We're Not Finnished With You Yet

Desperate to keep its older workers, Finland is laying on the perks

He's trim, fit, and runs six miles after work every evening. Finnish machine operator Juha Voutilainen, 57, doesn't even think of retirement, though he's racked up more than three decades at Abloy, a $214 million maker of locks and door systems in Joensuu, Finland. An avid runner who competed in the Aug. 18 Helsinki marathon and trains along the verdant pathways circling Finland's eastern lakes, Voutilainen may be headed for a marathon-like career. And Abloy is in the vanguard of a revolutionary global shift in the management of older workers.

Abloy and many other Finnish companies are suddenly treating older employees like a precious resource. Instead of nudging them into early retirement, they're coaxing gray-hairs to work longer with better health benefits, extra weeks of paid vacation, and more. But these companies aren't just feeling charitable. Finland's workforce is aging faster than any other country's--40% of Finns will reach retirement age during the next 15 years. Nearly a quarter of Abloy's 820 workers, for instance, are already over age 55. And companies now recognize that seasoned hands are an important source of knowledge and productivity. "If all our older workers were to leave suddenly, we would lose a lot of knowhow," says Antti Piitulainen, vice-president of operations at Abloy.

The combination of an aging workforce and a shrinking labor pool will affect countries around the world. In Japan, more than 26% of workers are already over 55. And Spain is set to become the world's grayest country by 2050, with half its population older than 55, according to the World Bank. In the U.S., some 19% of workers will be 55-plus by 2012, up from 15.6% in 2005.

Finland is the farthest along in dealing with the aging-worker issue, thanks to a national program called "age ability" launched in 1998. Programs like Abloy's "Age Masters" are spreading, and they're helping companies boost the productivity of older workers and nudge up the average retirement age. At Ores--a $185 million maker of faucets and valves that offers older workers up to 25 extra days off--the average retirement age is now 63, up from 58 in the late 1990s.
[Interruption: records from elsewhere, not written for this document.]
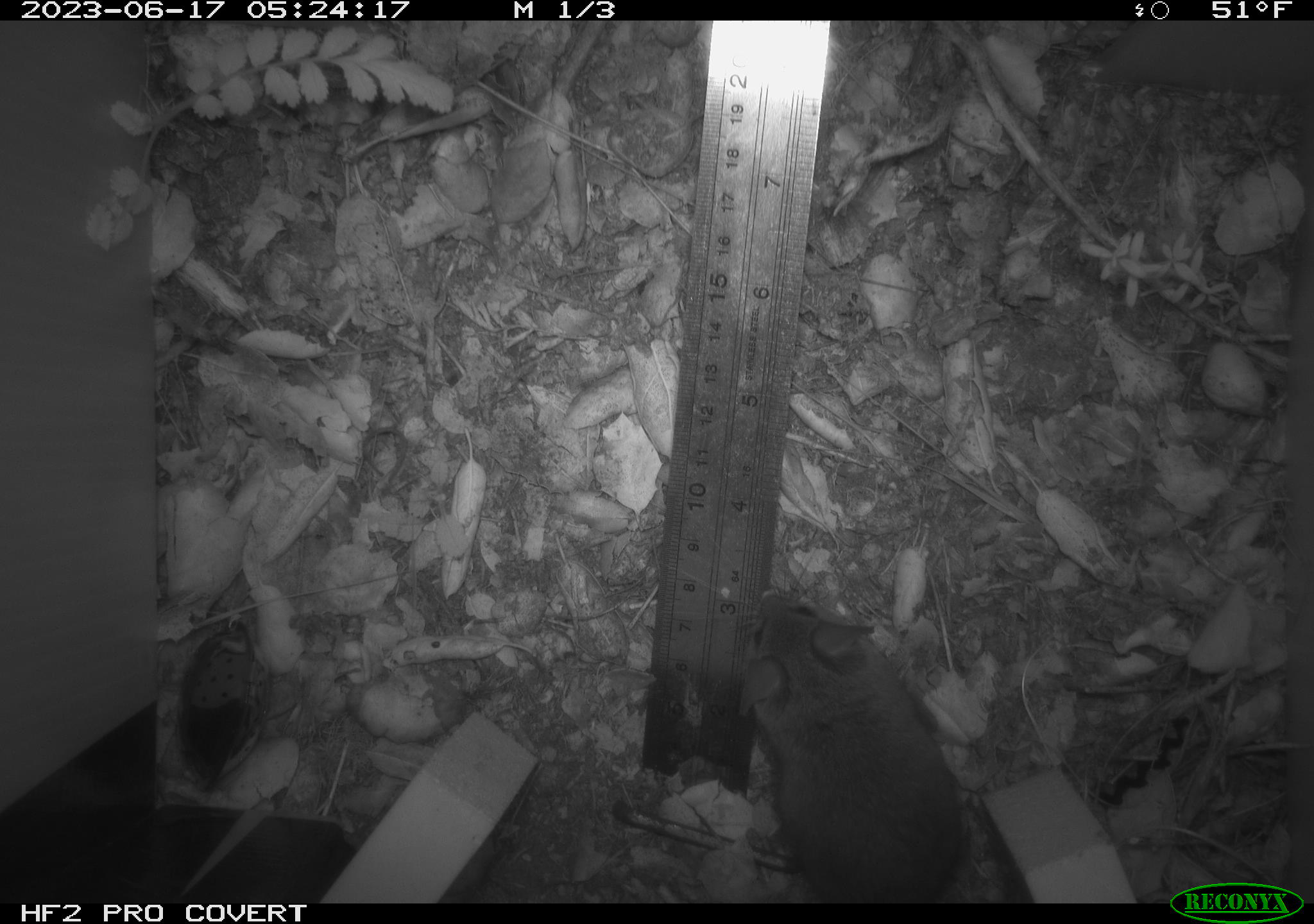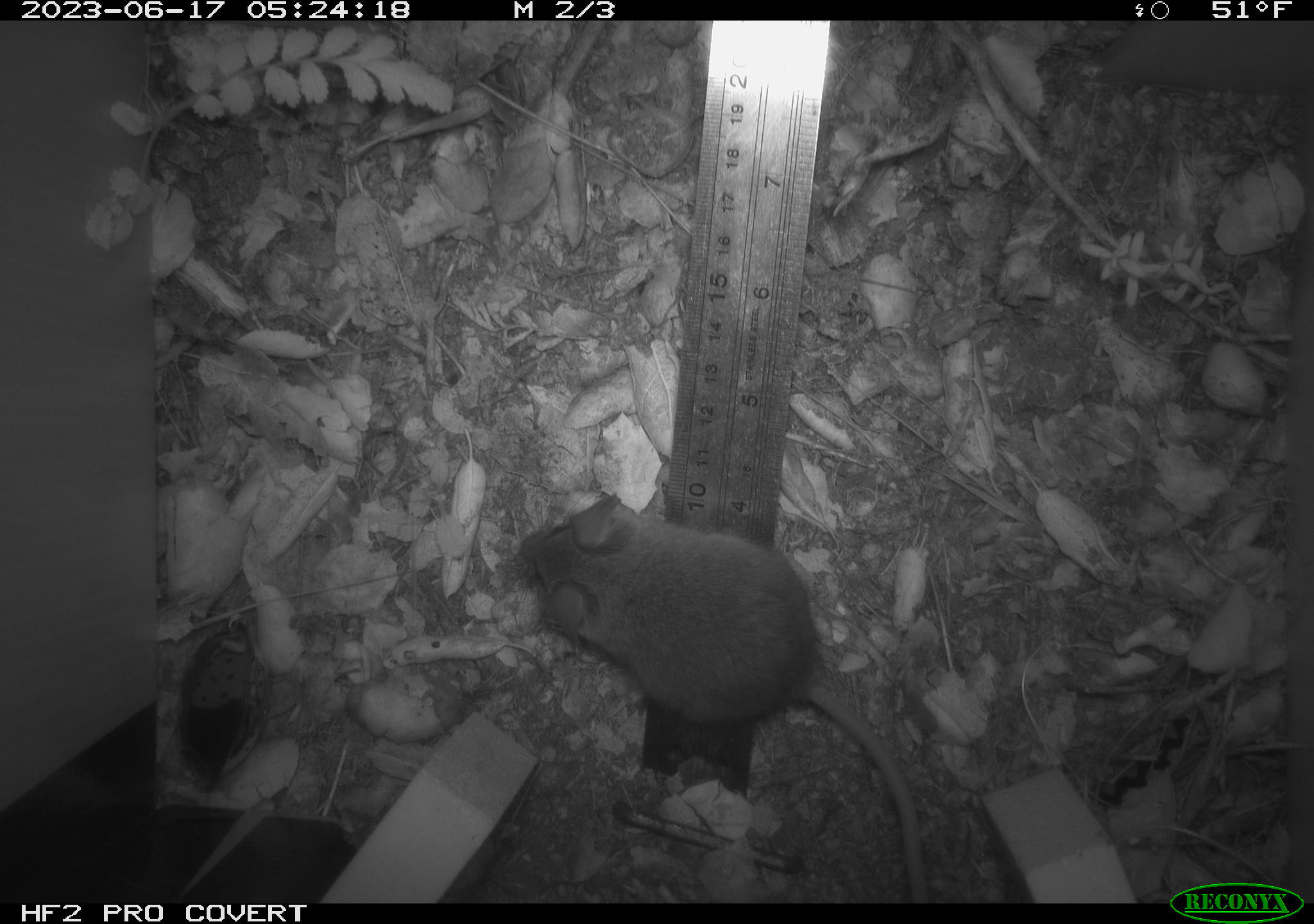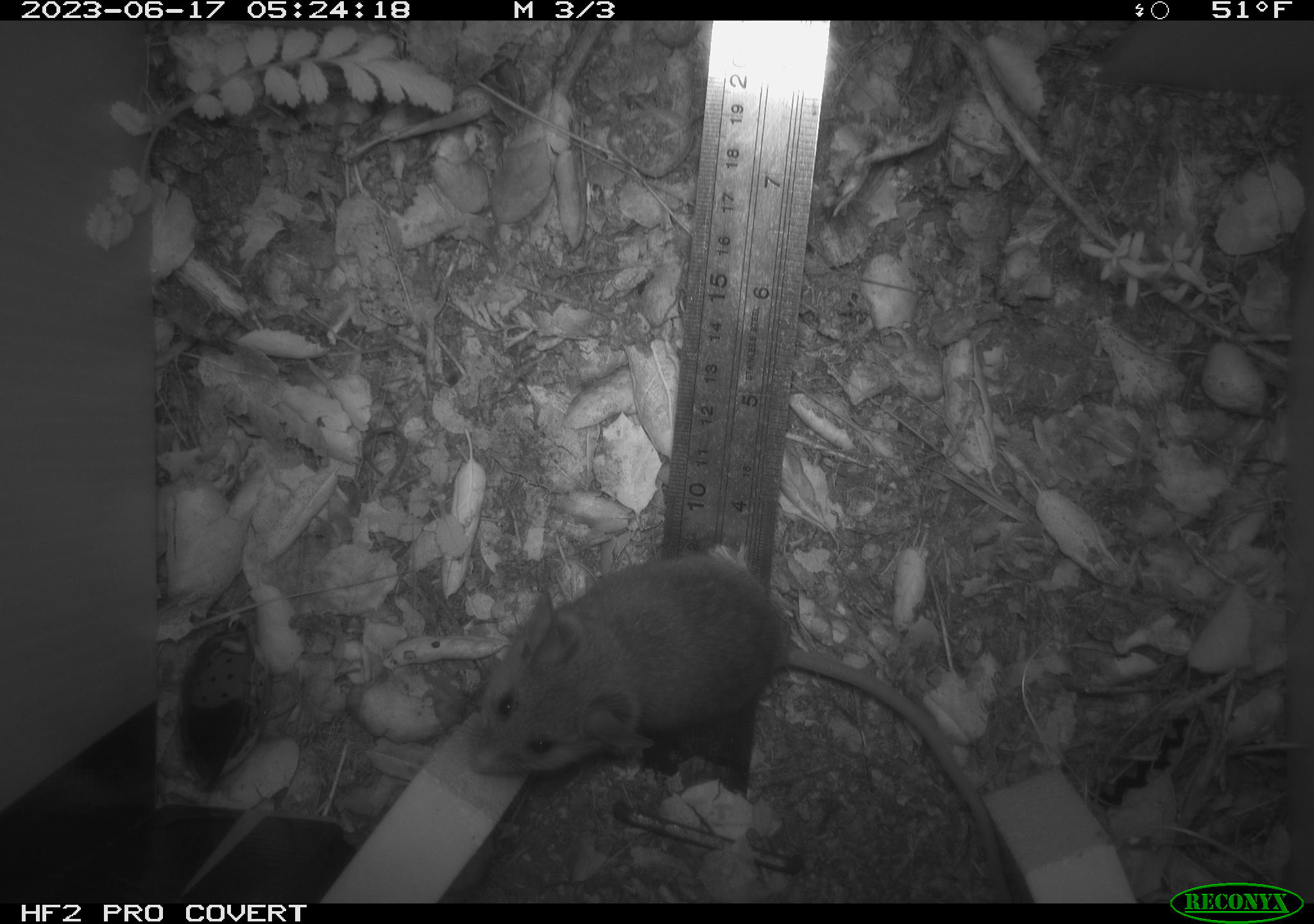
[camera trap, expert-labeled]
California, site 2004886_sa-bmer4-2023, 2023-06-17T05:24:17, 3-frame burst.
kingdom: Animalia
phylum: Chordata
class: Mammalia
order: Rodentia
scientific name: Rodentia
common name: mouse species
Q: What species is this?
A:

Some finnish companies have done an about-face on retirement policies. Swedish-Finnish bank Nordea, which spent a decade restructuring and pushing older workers to retire early, reversed course starting in 2003. It has launched training, mentoring, and health-care initiatives and is all but begging them to stay. Before the program, "people gave up earlier and waited for their career to be over," says Minna Rautakoura, head of human resources at Nordea Finland. "Now they remain in their prime until retirement."

The Finns are lavishing perks on these experienced hands. At Abloy, Age Masters enjoy free massages, company-sponsored golf lessons, language training, and free outings to the theater. The only requirement for the program: A 55th birthday and a cardiac checkup. "They pamper us," says lock assembler Liisa Sutinen, 63, a 35-year veteran. Of course, all this coddling is expensive. Extra vacation time for Abloy's 200 Age Masters costs the company roughly $430,000 a year. But that's money well spent, management figures, since big companies in Finland must shoulder pension payments for workers who retire before age 63.

Programs such as Age Masters are sparking a broader rethink in Finland of how to manage the health of younger workers, too. Abloy, for instance, now offers free access to fitness clubs and swimming pools with an employee ID card. "If you aren't in good condition when you're 55, you can't improve a lot," says Abloy's Piitulainen. And that's key, because in Finland, at age 55, most workers have long careers ahead of them.